The Windy City Warriors made history this month.

The team, representing the West Suburban Special Recreation Association, defeated the RIC Spalding Bulldogs 32-31. With the victory, the team captured the Illinois High School Association's first wheelchair basketball title.

The March 9 game at the Peoria Exposition Center took place the same weekend in the same location as the IHSA Class A basketball tournament. Because the events shared the venue, the wheelchair athletes were able to draw unprecedented crowds to their tournament games.

"People were stopping and watching our game," Warriors coach Cindy Schmidt said. "I had never played a game in front of so many spectators. All the bleachers were filled and the eyeballs were popping out of people's heads. I guess they had never seen the sport played like it was being played. I could say 5,000 people gained respect for the sport."

While winning was the primary objective of the six teams in the varsity tournament, players also were aware of the need to showcase the sport to the public.

Warriors point guard Bobby Finn, a freshman at Wheaton Warrenville South, has been playing wheelchair basketball since third grade.
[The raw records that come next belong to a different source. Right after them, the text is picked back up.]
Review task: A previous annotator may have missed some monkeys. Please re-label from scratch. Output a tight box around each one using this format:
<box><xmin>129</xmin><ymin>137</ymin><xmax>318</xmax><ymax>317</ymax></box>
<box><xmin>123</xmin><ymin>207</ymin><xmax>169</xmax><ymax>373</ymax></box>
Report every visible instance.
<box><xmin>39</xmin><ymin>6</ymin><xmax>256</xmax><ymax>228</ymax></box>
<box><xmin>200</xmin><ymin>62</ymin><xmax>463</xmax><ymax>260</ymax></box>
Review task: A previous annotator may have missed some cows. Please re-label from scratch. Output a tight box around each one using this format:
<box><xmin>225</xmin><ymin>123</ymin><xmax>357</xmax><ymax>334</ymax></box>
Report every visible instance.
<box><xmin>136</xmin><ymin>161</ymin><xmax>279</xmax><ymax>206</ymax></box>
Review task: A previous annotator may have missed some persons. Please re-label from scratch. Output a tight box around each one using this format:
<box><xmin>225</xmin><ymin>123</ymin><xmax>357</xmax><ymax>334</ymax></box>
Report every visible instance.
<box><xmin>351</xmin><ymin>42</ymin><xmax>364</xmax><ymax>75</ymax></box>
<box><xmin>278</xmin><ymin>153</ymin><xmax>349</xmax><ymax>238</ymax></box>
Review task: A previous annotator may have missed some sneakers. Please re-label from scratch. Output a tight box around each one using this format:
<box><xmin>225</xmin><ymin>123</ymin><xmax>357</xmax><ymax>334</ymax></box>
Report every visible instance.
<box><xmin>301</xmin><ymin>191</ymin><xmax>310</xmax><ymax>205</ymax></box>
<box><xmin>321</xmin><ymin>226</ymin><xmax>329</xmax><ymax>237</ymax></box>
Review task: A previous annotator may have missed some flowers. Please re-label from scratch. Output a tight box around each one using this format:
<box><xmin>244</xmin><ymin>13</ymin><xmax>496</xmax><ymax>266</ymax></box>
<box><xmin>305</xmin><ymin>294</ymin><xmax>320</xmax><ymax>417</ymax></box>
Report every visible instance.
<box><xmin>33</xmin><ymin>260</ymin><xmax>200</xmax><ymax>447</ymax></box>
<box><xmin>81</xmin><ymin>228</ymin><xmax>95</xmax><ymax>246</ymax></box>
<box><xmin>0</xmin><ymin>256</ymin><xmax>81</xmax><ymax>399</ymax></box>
He believes the mission to increase public awareness was accomplished.

"I think we earned a lot of respect for the game with that many people seeing it," Finn said. "A lot of people don't even know that wheelchair basketball exists and that we are athletes. I think we proved to a lot of people that we are just as competitive as anybody else. It is a sport and we deserve recognition for it."

Wheaton resident Shawna Culp is the Warriors' only girl and youngest player. The Edison Middle School seventh-grader agrees that promotion is the key.

"It's really important because we can educate the public," she said. "I talk about it to my friends all the time. I'm hoping that when I get to high school, my friends will come out to watch just like normal basketball. It should be like normal basketball; it's just a little shorter."

The Warriors have five other players on their varsity roster, including two national academic all-Americans. Matt Ciarlette, a sophomore at Joliet Central High School, carries a 4.33 grade-point average on a 4.0 scale. He was the top-ranked all-American, while Garrette French, a sophomore at DeKalb High School, ranked sixth among the 16 all-American candidates.

Ciarlette is a guard with a penchant for dishing out assists, especially to his twin brother, Mark, a forward on the Warriors. He also was the top scorer in the championship game.

Ken Newcomer, a junior at Wheaton North High School, and Matt Bender, a junior at Stagg High School in Palos Park, round out the Warriors' roster. Newcomer alternates between guard and forward while Bender plays guard.

For most of these kids - like so many other high school athletes - the high school game is just a stepping stone to something greater.

"After high school, I'm hoping to get a scholarship to one of the colleges that carries wheelchair basketball," Finn said.

Culp sees a scholarship in her future as well, but as a seventh-grader she finds other things exciting about the game, especially the tournaments.

"I've made a lot of friends," Culp said. "I see friends from Minnesota and Nebraska that I don't get to see every day."

Last weekend, the Warriors played in a national tournament in Birmingham, Ala. The team was seeded 10th of 16 teams and finished in 10th place with a record of 2-2. But the Warriors turned a few heads with their strength and relatively young roster.

But nothing can top the IHSA championship weekend as far as Schmidt is concerned, especially the one-point victory to capture the crown.

"It was pretty exciting," she said. "We've got a lot of really tall players on our team, so we're hard to beat defensively. Spalding has a lot of outside shooters; more than normal for a junior team."

The game was the perfect showcase for the historic first in Peoria.